------ Dataset entries ------

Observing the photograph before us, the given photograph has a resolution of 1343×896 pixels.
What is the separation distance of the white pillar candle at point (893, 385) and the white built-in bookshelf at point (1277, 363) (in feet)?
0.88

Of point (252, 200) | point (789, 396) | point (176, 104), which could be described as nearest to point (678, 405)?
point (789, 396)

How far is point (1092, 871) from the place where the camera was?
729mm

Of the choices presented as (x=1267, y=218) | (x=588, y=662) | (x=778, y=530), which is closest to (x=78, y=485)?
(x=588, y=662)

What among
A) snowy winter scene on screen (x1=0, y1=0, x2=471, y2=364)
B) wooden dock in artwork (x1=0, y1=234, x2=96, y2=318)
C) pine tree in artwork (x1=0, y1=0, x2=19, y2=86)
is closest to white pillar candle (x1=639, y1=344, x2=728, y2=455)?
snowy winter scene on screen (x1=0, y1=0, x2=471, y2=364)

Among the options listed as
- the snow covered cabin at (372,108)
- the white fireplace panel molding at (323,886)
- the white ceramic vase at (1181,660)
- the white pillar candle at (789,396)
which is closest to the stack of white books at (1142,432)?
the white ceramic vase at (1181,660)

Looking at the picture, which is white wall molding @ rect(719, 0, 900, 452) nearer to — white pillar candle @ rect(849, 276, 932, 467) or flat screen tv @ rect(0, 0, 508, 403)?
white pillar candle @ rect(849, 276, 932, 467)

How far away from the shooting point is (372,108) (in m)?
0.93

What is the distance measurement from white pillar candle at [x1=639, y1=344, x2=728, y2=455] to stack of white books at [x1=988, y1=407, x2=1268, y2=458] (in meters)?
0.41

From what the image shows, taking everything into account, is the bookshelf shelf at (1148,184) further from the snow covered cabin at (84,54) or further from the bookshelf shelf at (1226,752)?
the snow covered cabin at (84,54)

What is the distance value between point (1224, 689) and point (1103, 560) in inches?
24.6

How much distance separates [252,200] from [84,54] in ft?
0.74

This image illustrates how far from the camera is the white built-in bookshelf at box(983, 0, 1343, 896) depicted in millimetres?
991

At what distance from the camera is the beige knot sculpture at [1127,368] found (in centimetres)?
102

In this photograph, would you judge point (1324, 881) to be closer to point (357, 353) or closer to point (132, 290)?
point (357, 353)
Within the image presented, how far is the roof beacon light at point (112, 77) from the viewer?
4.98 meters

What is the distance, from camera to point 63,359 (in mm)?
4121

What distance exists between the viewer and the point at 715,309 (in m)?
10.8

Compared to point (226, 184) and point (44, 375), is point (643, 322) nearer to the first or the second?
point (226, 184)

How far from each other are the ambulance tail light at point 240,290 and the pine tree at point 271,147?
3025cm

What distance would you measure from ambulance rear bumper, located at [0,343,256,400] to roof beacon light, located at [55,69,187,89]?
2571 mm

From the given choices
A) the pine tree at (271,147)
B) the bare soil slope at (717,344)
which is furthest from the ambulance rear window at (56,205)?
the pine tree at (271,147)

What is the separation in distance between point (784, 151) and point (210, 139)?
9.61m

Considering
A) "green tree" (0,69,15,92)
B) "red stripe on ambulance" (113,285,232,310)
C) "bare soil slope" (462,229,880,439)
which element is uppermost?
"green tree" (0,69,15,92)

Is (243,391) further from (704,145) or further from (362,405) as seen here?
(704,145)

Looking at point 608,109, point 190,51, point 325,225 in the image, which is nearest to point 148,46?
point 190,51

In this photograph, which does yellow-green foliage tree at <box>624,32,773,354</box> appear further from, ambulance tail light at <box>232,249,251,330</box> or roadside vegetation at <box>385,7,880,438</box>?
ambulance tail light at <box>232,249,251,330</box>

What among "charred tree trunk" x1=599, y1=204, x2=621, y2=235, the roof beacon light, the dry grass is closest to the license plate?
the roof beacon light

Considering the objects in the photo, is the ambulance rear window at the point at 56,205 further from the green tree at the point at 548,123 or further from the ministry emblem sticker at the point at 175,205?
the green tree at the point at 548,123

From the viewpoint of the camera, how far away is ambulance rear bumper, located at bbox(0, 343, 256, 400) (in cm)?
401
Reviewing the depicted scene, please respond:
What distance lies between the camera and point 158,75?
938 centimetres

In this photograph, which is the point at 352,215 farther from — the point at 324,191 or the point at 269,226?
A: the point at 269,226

------

» **Stated problem**: Select every line in the rows above that contains the word "given" and copy each one out in full.

» **Correct response**:
Observing the photograph before us, the given photograph has a resolution of 1343×896 pixels.
From the given choices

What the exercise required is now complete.